-- The task --
Transcribe the passage on Erlang pattern matching below in full, reproducing every line and character without alteration.

==== Source passage ====

First, bind a sample to a variable:
A = [{a,b},[{c,d}, {e,f}]].
Now set the original structure against the variable:
[{a,b},[{c,d},{e,f}]] = A.
If you hit enter, you'll see they match. Hit alt-p (forget what emacs calls alt, but it's alt on my keyboard) to bring back the previous line. Replace some tuple or list item with an underscore:
[_,[{c,d},{e,f}]].
Hit enter to make sure you did it right and they still match. This example is trivial, but for deeply nested, multiline structures it's trickier, so it's handy to be able to just quickly match to test. Sometimes you'll want to try to guess at whole huge swaths, like using an underscore to match a tuple list inside a tuple that's the third element of a list. If you place it right, you can match the whole thing at once, but it's easy to misread it.
Anyway, repeat to explore the essential shape of the structure and place real variables where you want to pull out values:
[_, [_, _]] = A.
[_, _] = A.
[_, MyTupleList] = A. %% let's grab this tuple list
[{MyAtom,b}, [{c,d}, MyTuple]] = A. %% or maybe we want this atom and tuple
That's how I efficiently dissect and pattern match complex data structures.
However, I don't know what you're doing. I'd be inclined to have a wrapper function that uses KVC to pull out exactly what you need and then distributes to helper functions from there for each type of structure.
If I understand you correctly you want to pattern match some large datastructures of unknown formatting.
Example:
Input: {a, b} {a,b,c,d} {a,[],{},{b,c}}
function({A, B}) -> do_something;
function({A, B, C, D}) when is_atom(B) -> do_something_else;
function({A, B, C, D}) when is_list(B) -> more_doing.

==== Available data ====

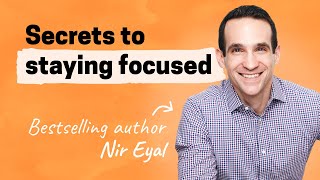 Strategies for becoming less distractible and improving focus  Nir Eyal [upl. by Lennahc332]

====

-- Exercise output --
First, bind a sample to a variable:
A = [{a,b},[{c,d}, {e,f}]].
Now set the original structure against the variable:
[{a,b},[{c,d},{e,f}]] = A.
If you hit enter, you'll see they match. Hit alt-p (forget what emacs calls alt, but it's alt on my keyboard) to bring back the previous line. Replace some tuple or list item with an underscore:
[_,[{c,d},{e,f}]].
Hit enter to make sure you did it right and they still match. This example is trivial, but for deeply nested, multiline structures it's trickier, so it's handy to be able to just quickly match to test. Sometimes you'll want to try to guess at whole huge swaths, like using an underscore to match a tuple list inside a tuple that's the third element of a list. If you place it right, you can match the whole thing at once, but it's easy to misread it.
Anyway, repeat to explore the essential shape of the structure and place real variables where you want to pull out values:
[_, [_, _]] = A.
[_, _] = A.
[_, MyTupleList] = A. %% let's grab this tuple list
[{MyAtom,b}, [{c,d}, MyTuple]] = A. %% or maybe we want this atom and tuple
That's how I efficiently dissect and pattern match complex data structures.
However, I don't know what you're doing. I'd be inclined to have a wrapper function that uses KVC to pull out exactly what you need and then distributes to helper functions from there for each type of structure.
If I understand you correctly you want to pattern match some large datastructures of unknown formatting.
Example:
Input: {a, b} {a,b,c,d} {a,[],{},{b,c}}
function({A, B}) -> do_something;
function({A, B, C, D}) when is_atom(B) -> do_something_else;
function({A, B, C, D}) when is_list(B) -> more_doing.